> Visual spatial reasoning items
* * *

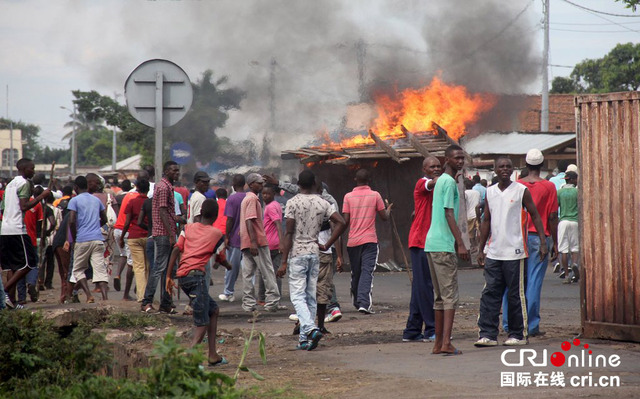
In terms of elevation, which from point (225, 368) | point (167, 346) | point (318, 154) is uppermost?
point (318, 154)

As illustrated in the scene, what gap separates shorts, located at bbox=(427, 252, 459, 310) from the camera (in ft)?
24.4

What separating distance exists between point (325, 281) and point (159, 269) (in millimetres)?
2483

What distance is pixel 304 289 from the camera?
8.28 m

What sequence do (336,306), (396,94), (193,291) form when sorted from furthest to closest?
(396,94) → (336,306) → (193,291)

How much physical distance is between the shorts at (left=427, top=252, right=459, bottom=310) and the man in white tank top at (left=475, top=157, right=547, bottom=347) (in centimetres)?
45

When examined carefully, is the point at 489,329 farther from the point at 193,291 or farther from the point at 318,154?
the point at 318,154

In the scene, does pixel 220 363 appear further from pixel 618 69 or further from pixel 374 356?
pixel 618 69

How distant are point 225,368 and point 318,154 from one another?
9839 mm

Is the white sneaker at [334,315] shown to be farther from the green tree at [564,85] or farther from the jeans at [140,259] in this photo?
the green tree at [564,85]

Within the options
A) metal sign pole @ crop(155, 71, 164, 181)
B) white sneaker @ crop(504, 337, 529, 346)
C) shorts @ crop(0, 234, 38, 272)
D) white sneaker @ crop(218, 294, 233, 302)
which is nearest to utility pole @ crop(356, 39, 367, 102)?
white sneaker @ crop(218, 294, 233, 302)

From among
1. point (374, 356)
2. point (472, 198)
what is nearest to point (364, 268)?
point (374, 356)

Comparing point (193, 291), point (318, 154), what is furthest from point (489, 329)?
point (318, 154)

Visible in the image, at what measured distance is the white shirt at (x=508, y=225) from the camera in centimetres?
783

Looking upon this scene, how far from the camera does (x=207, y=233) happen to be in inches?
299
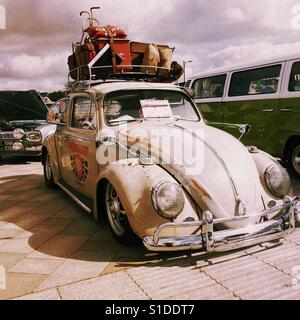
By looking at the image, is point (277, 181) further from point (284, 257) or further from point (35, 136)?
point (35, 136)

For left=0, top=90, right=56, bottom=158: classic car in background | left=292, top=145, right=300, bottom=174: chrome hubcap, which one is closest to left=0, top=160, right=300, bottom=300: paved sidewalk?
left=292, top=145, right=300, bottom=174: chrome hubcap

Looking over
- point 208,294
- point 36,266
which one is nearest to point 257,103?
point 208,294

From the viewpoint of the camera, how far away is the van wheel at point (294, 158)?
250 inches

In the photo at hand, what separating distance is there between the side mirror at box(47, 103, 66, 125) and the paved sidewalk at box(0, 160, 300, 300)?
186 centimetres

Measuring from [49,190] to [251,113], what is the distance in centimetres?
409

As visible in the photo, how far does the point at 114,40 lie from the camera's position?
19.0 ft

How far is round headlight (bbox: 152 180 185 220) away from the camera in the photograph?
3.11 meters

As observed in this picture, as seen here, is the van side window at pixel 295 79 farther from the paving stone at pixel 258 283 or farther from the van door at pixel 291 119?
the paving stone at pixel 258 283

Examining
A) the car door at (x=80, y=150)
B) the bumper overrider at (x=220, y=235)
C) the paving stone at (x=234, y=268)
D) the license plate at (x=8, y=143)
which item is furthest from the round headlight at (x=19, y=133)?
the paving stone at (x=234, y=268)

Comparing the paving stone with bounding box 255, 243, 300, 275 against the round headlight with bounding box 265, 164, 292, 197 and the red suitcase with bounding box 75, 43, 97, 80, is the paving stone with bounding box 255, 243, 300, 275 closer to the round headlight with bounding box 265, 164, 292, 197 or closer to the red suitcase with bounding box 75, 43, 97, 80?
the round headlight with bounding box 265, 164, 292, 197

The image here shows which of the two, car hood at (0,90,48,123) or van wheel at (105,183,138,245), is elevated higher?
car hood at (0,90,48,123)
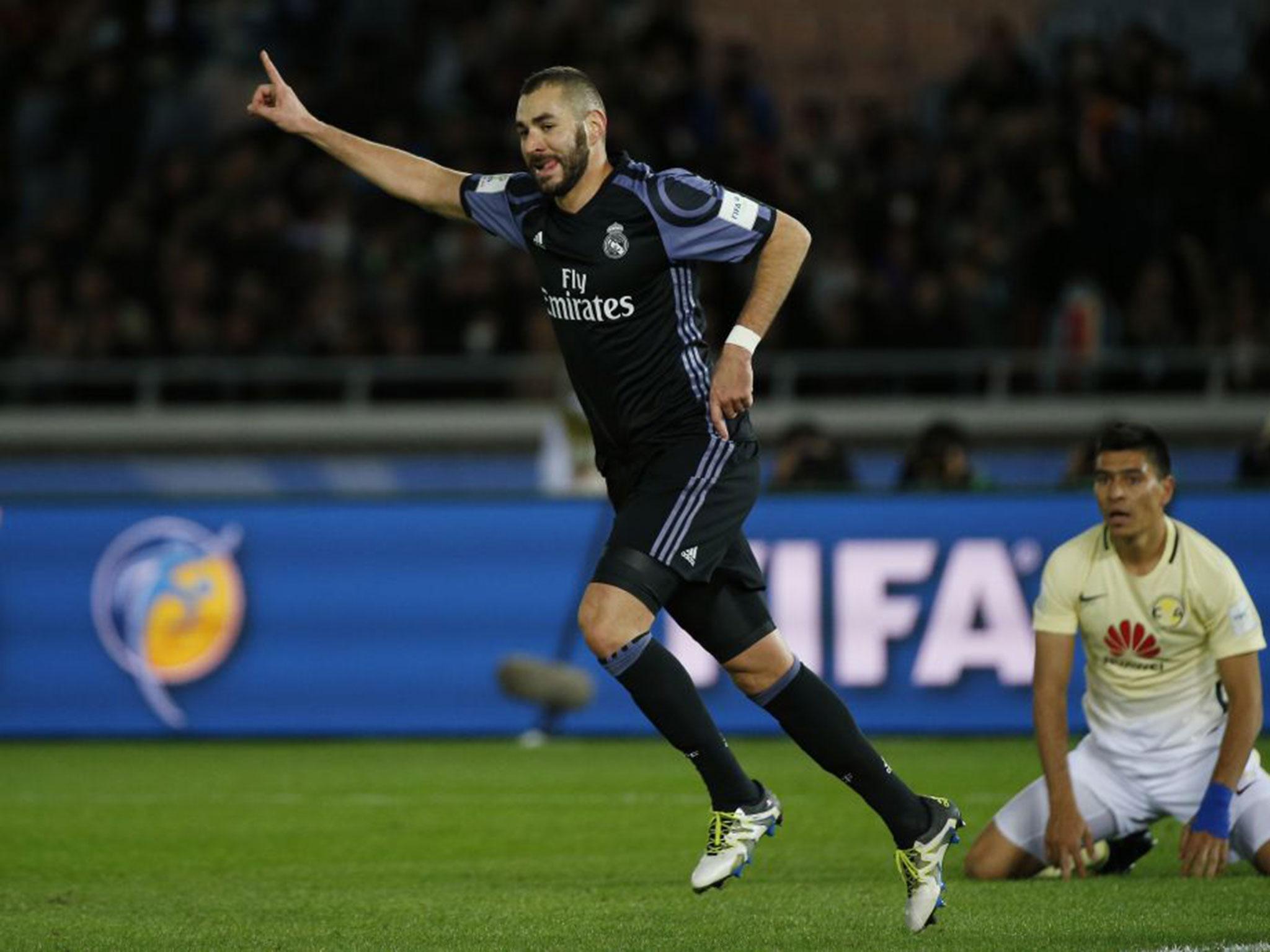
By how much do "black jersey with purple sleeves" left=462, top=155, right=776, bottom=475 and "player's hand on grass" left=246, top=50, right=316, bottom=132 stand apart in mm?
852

* * *

> PROBLEM STATEMENT
Leave the pictures out and copy the rest of the data exactly.

> RESULT OF THE EXERCISE
In terms of elevation, which from point (225, 368) | point (167, 346) | point (318, 154) is uppermost?
point (318, 154)

As illustrated in the scene, what gap separates shorts, located at bbox=(427, 252, 459, 310) from the camera (in ft)?
24.4

What separating distance exists between point (325, 281) and point (159, 269) (in millimetres)?
2483

What distance is pixel 304 289 from the camera?
8.28 m

What sequence do (336,306), (396,94), (193,291) form when sorted from furthest to closest?
(396,94) → (336,306) → (193,291)

How much physical distance is between the shorts at (left=427, top=252, right=459, bottom=310) and the man in white tank top at (left=475, top=157, right=547, bottom=347) (in centimetres)?
45

When examined carefully, is the point at 489,329 farther from the point at 193,291 or farther from the point at 318,154?
the point at 318,154

In the scene, does pixel 220 363 appear further from pixel 618 69 or further from pixel 374 356?
pixel 618 69

How distant are point 225,368 and point 318,154 from one another?
9839 mm

Is the white sneaker at [334,315] shown to be farther from the green tree at [564,85] or farther from the jeans at [140,259] in this photo?
the green tree at [564,85]

Within the options
A) metal sign pole @ crop(155, 71, 164, 181)
B) white sneaker @ crop(504, 337, 529, 346)
C) shorts @ crop(0, 234, 38, 272)
D) white sneaker @ crop(218, 294, 233, 302)
which is nearest to utility pole @ crop(356, 39, 367, 102)?
white sneaker @ crop(218, 294, 233, 302)

From among
1. point (374, 356)
2. point (472, 198)
what is nearest to point (364, 268)?
point (374, 356)

Comparing point (193, 291), point (318, 154), what is furthest from point (489, 329)?
point (318, 154)

Visible in the image, at what measured distance is the white shirt at (x=508, y=225) from the camera in centimetres?
783

Looking upon this scene, how far from the camera does (x=207, y=233) happen to be in inches?
299
By looking at the image, is point (277, 181) further from point (284, 257) or further from point (35, 136)?
point (35, 136)

For left=0, top=90, right=56, bottom=158: classic car in background | left=292, top=145, right=300, bottom=174: chrome hubcap, which one is closest to left=0, top=160, right=300, bottom=300: paved sidewalk?
left=292, top=145, right=300, bottom=174: chrome hubcap

Looking over
- point 208,294
- point 36,266
which one is nearest to point 257,103?
point 208,294

From the viewpoint of the camera, how far away is the van wheel at point (294, 158)?
250 inches

In the photo at hand, what separating distance is there between the side mirror at box(47, 103, 66, 125) and the paved sidewalk at box(0, 160, 300, 300)?
186 centimetres

Measuring from [49,190] to [251,113], what is the distance in centimetres?
409

As visible in the photo, how far does the point at 114,40 lie from the camera's position?
19.0 ft

How far is round headlight (bbox: 152 180 185 220) away from the camera in the photograph?
3.11 meters

As observed in this picture, as seen here, is the van side window at pixel 295 79 farther from the paving stone at pixel 258 283 or farther from the van door at pixel 291 119?
the paving stone at pixel 258 283

Examining
A) the car door at (x=80, y=150)
B) the bumper overrider at (x=220, y=235)
C) the paving stone at (x=234, y=268)
D) the license plate at (x=8, y=143)
which item is furthest from the round headlight at (x=19, y=133)?
the paving stone at (x=234, y=268)

Comparing the paving stone with bounding box 255, 243, 300, 275 against the round headlight with bounding box 265, 164, 292, 197 and the red suitcase with bounding box 75, 43, 97, 80, is the paving stone with bounding box 255, 243, 300, 275 closer to the round headlight with bounding box 265, 164, 292, 197 or closer to the red suitcase with bounding box 75, 43, 97, 80?
the round headlight with bounding box 265, 164, 292, 197

The image here shows which of the two, car hood at (0,90,48,123) or van wheel at (105,183,138,245), is elevated higher?
car hood at (0,90,48,123)
By how much do "black jersey with purple sleeves" left=462, top=155, right=776, bottom=475 and "player's hand on grass" left=246, top=50, right=316, bottom=132 stand apart in mm?
852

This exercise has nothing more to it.